* GIVEN PASSAGE *

::::

For lattice energy prediction, three datasets of different sizes were used to validate the model's transferability capabilities under limited data availability scenarios. We note here that LE_all includes the CSP landscapes of 10 molecules, all with hydrogen bonding functionality (see Fig. 5a, below), comprising 73 [thin space (1/6-em)] 779 structures in total with their associated lattice energies. LE_T2 represents the CSP landscape of the T2 molecule with 8293 structures and energies, while LE_T2A corresponds to the CSP landscape of the T2A molecule with 1367 structures and energies. Both LE_T2 and LE_T2A are subsets of LE_all.

The fine-tuned MCRT model outperformed all other models across all tasks, demonstrating both superior predictive capability and universality. ALIGNN exhibited better performance compared to other baseline models when predicting LE_all (70k) and LE_T2 (8k), but its performance on LE_T2A (1k) does not stand out against other models. We hypothesise that this could be due to ALIGNN encoding angular information, and thus making the model more complex than other baseline models and more prone to overfitting with insufficient training samples. By contrast, MCRT, with proper pre-training, still demonstrates relatively good predictive performance even with this small dataset of 1367 structures and energies. Graph-based models outperform SOAP descriptor-based models in predicting lattice energy, a property strongly related to the local chemical environment of atoms. Deep models on the other hand perform poorly in predicting methane capacity (MC) and diffusivity (MD) which are properties related to global structural features. A similar observation was also confirmed by studies using the MOFTransformer model.²⁴ This phenomenon is further validated by the poorer performance of the purely graph-based MCRTi model. When the persistence image component is added, the MCRT model's performance improves significantly, further emphasising the importance of global geometric features in adsorption and diffusion predictions. Regarding the performance of the non-pre-trained MCRTp, it maintains a competitive performance, but is noticeably inferior to the pre-trained MCRT. For predicting bulk modulus, non-pre-trained MCRTp performed worse than the descriptor-based RF model and graph-based models. However, after pre-training, MCRT achieved the highest predictive accuracy, demonstrating the effectiveness of the pre-training strategy. The ablation model MCRTa used absolute positional embeddings as opposed to relative ones. Despite undergoing the same pre-training stage, its prediction accuracy across various tasks was consistently inferior to that of MCRT, indicating that absolute positional embedding, which does not satisfy translational and rotational invariance, indeed increases training difficulty.

::::

Collected data entries
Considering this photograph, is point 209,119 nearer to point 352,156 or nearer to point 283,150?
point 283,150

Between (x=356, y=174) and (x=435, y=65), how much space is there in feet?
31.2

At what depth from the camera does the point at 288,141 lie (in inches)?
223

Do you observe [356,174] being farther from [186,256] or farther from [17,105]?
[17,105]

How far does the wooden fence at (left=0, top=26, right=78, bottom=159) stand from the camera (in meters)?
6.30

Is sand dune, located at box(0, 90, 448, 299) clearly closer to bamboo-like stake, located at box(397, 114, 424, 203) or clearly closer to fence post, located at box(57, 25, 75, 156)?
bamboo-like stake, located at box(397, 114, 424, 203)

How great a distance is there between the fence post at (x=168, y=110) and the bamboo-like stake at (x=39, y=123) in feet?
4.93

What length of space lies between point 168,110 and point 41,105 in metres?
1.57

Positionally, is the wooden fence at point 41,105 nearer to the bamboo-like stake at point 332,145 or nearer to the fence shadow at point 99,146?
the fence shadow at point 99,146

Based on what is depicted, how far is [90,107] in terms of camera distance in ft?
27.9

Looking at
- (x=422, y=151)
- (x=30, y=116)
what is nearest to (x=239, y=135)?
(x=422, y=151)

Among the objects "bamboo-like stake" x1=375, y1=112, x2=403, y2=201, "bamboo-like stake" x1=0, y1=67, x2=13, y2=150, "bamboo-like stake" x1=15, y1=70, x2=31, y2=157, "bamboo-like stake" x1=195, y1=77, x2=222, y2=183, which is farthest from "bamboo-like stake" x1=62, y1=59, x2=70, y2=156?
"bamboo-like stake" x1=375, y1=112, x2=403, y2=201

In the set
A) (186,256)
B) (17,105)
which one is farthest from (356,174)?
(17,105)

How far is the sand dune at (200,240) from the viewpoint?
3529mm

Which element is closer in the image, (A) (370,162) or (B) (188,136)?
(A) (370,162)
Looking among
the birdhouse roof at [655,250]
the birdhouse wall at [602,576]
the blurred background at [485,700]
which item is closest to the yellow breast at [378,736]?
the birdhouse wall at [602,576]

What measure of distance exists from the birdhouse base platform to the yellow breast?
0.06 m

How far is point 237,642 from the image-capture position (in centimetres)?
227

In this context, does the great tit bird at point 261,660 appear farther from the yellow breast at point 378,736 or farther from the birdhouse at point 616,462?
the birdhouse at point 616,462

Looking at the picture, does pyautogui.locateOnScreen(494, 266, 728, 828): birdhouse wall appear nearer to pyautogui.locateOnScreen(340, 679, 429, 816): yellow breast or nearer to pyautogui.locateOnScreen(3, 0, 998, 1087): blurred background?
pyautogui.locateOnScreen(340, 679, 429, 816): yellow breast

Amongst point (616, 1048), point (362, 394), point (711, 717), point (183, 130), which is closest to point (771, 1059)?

::::

* EXERCISE SET *
• a. Answer these questions using the passage on MCRT model performance:
(i) How many structures and energies does LE_T2 contain?
(ii) Which baseline model did better than the other baselines on LE_all and LE_T2?
(iii) What kind of positional embeddings did the ablation model MCRTa use?
• b. Carry on the passage on MCRT model performance, picking up right after its final sentence.

* RESULTS FOR THE EXERCISE *
• a.
(i) 8293
(ii) ALIGNN
(iii) Absolute positional embeddings

• b.
Fig. 3 reports test-set results in R² for MCRT and baseline models along with performance correlation plots of MCRT across all downstream prediction tasks. From the radar plot in Fig. 3a, MCRT scores the highest R² across all prediction tasks, especially in the data-scarce charge mobility (CM) dataset, where it significantly outperforms other models. Although baseline models may perform well on specific tasks, they struggle to balance performance across diverse tasks. For instance, ALIGNN excels in lattice energy prediction but shows only average performance in other areas. This further highlights the universality of MCRT.


	Fig. 3 MCRT outperforms other baseline models for all downstream prediction tasks, identifying the top few structures of interest. (a) The coefficient of determination R² on test sets of MCRT and baseline models. The prediction results on test sets of fine-tuned MCRT for (b) LE_all (70k), (c) LE_T2 (8k) (d) LE_T2A (1k), (e) MC (5k), (f) MD (5k), (g) CM (1k), (h) BM (6k), (i), Δ-E (11k). Inset sub-figures are illustrations of areas of interest, the yellow regions represent the areas where the top n actual values are located, while the green regions indicate the areas where the top n predicted values are located. The points in the intersections represent the top n points that were successfully predicted. For MD (5k), the sub-figure is intended to provide a clearer visualisation of the densely populated region.

Beyond prediction errors, experimental materials researchers are interested in ranking the best-performing structures to prioritize as experimental targets. For lattice energy predictions, structures with lower lattice energies are more likely to be synthesizable. Fig. 3b, c, and d, demonstrate that MCRT successfully predicts most of the lowest-energy structures for the molecules considered, highlighting the model's practical utility.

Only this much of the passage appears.